* [Questions]:
- A) Which proper names, counting the headline and byline, appear in the extract on empathy and the Israeli-Palestinian conflict?
- B) Continue the extract on empathy and the Israeli-Palestinian conflict from the point where it stops.

* [Extract provided]:
· · · · · · ·

Empathy, not orthodoxy is vital for US leaders to solve Israeli-Palestinian conflict
by Douglas London
Some two years had passed since the man with whom I now shared a tearful embrace had reluctantly accepted my proposal that he turn coat and secretly collaborate with me and the CIA against his terrorist friends and employer. He had found himself at the end of his rope when I caught up with him. Obligated to al-Qaeda, an organization from which one didn’t resign, he was on the run from a variety of security services in whose hands he could expect to meet an unhappy end. With his family in tow, he weighed the Hobson’s choice I presented him between prioritizing them, or a cause which had lost much of its luster.

· · · · · · ·

* [Provided material]:
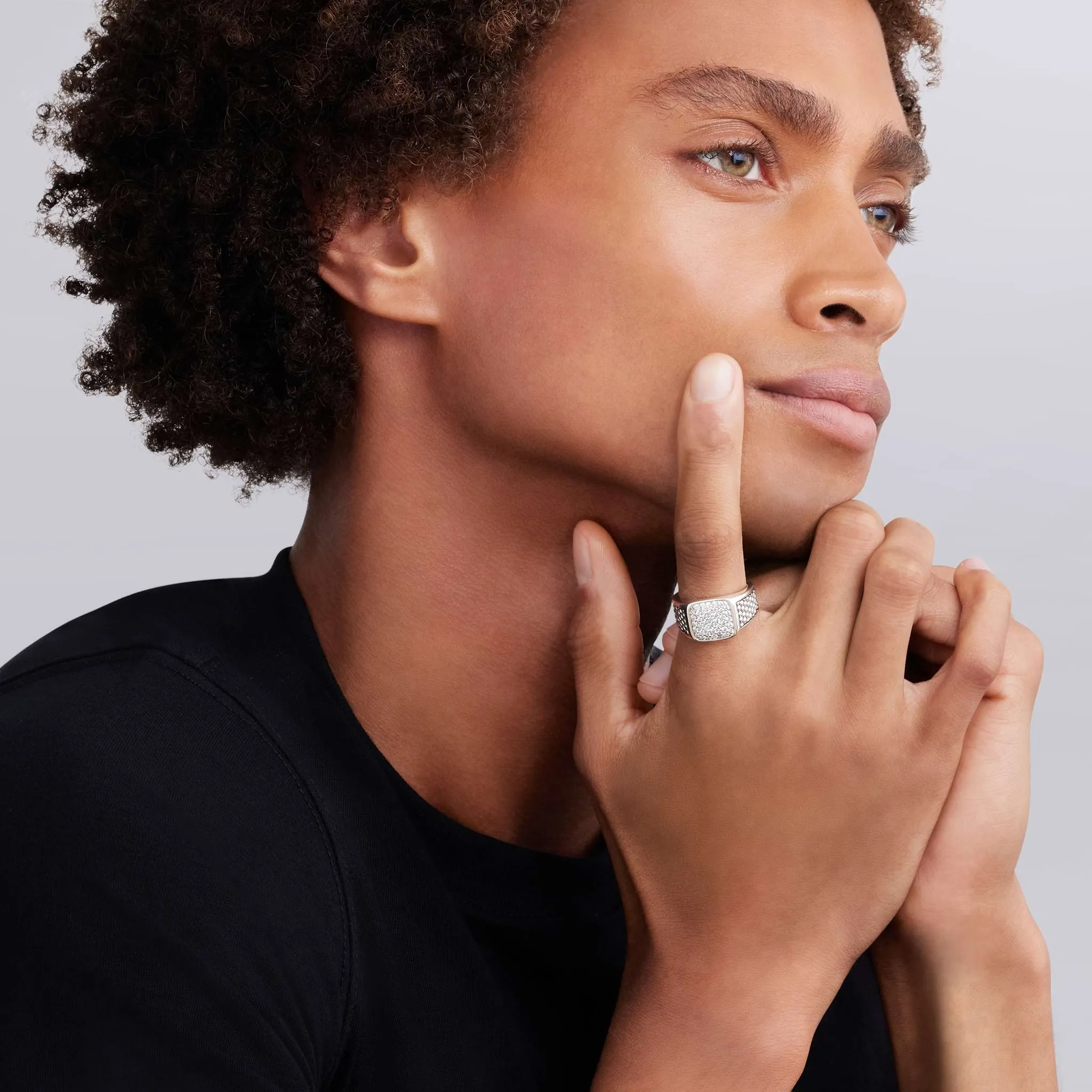 Anthem Caviar Beaded Square Diamond Ring sold by LAGOS product image thumbnail 2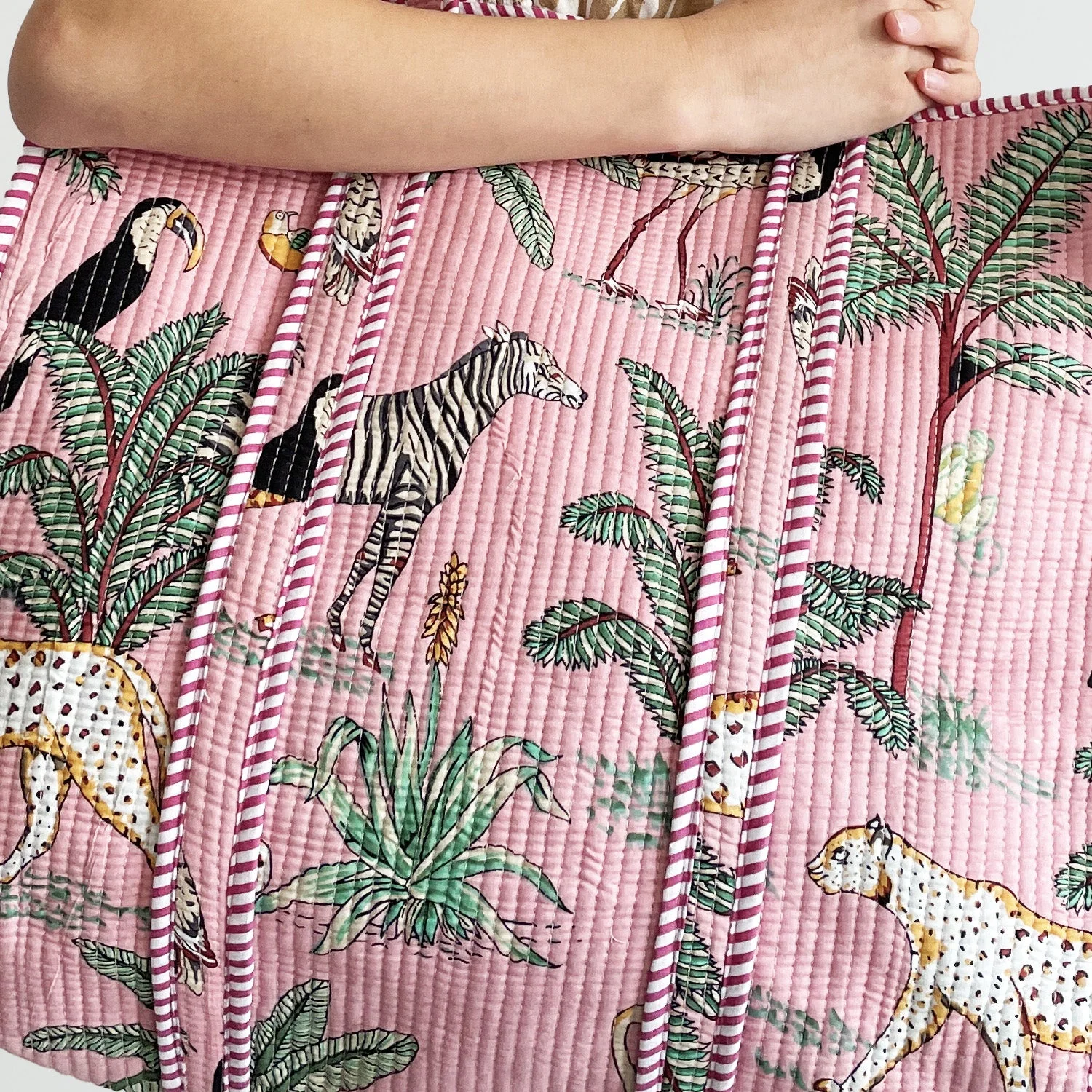 Jungle Print Large Quilted Cotton Tote Shoulder Bag in Pink - Image 5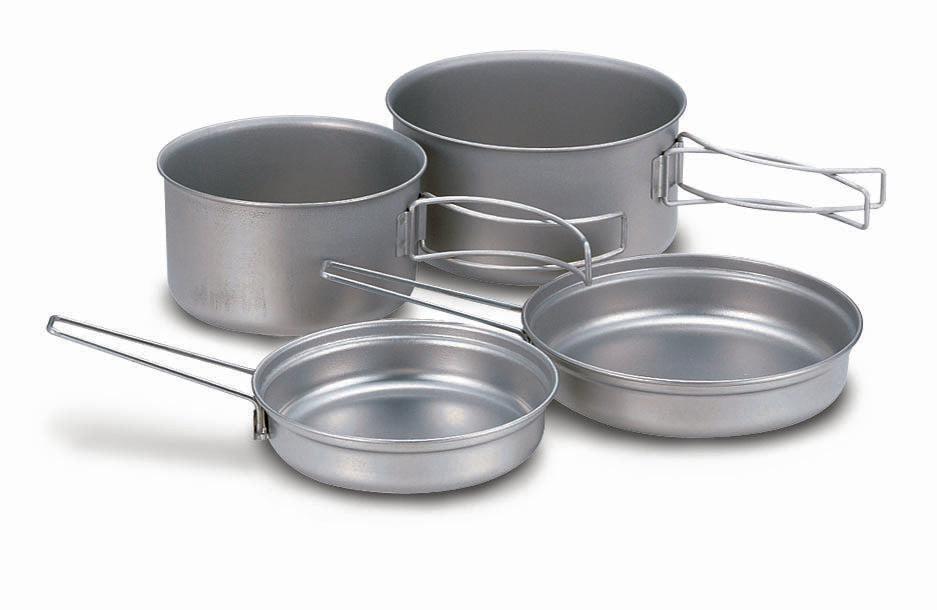 Snow Peak Multi Compact Cookset - Durable, Lightweight Stacking Pots & Pans - Titanium - 4 Pieces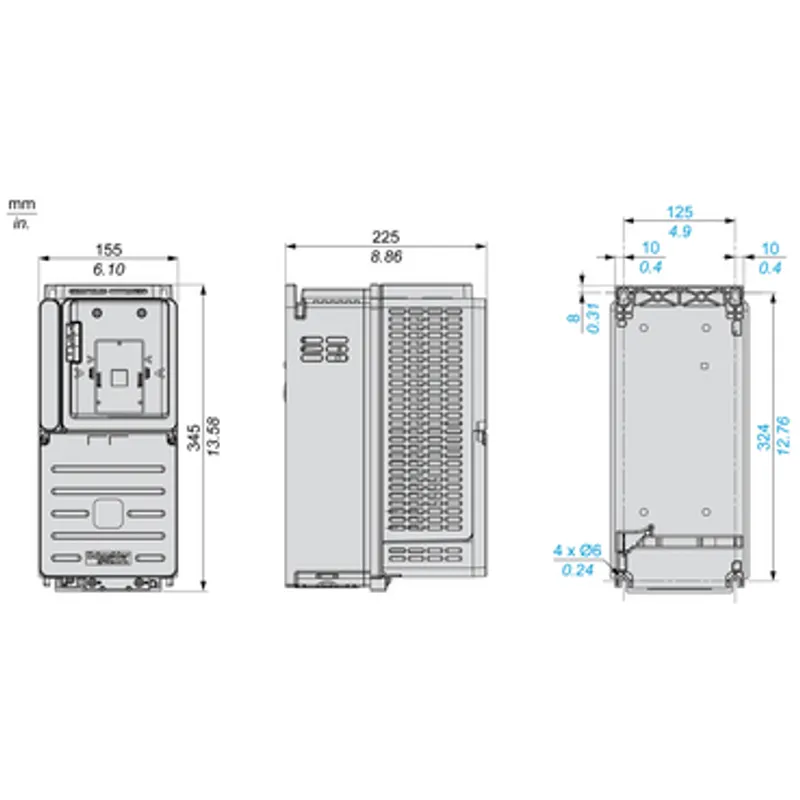 variable speed drive, Altivar Process ATV600, ATV630, cabinet Integration, IP20, 11kW, 380 to 480V — photo 2 of 6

· · · · · · ·

* [Expected outputs]:
- A)
- US
- Israeli-Palestinian
- Douglas London
- CIA
- al-Qaeda
- Hobson (in "Hobson's choice")

- B)
Palestinian boy in Ramallah (GreenProphet.com photo) |
The whiskers of his prominent beard scratched my cheeks, and we were slow to release one another. We had both thought of bringing gifts for the other’s young children at this, our final meeting, as I introduced him to the CIA colleague who would succeed me. I had met his children on a few occasions, recalling fond memories of him and I on the floor together playing with them. while an intoxicating scent wafted from the kitchen with the promise of his wife’s delightful home-cooked Arabic meal. TV usually followed, after which he would cry with abandon at the end of a sentimental romcom.
All this was quite remarkable. This same man had played a supporting role in terrorist attacks that had killed hundreds before agreeing to a secret relationship with me and the CIA in which he would go on to save thousands.
I’m some years removed from decades working in the shadows stealing secrets from adversaries, leveraging foreign partners, and arbitrating among feuding friends. But the war between Israel and Hamas brings home the devastating consequences when people are dehumanized and truth is poisoned to fuel the hatred that facilitates the moral detachment that allows for the most barbaric acts.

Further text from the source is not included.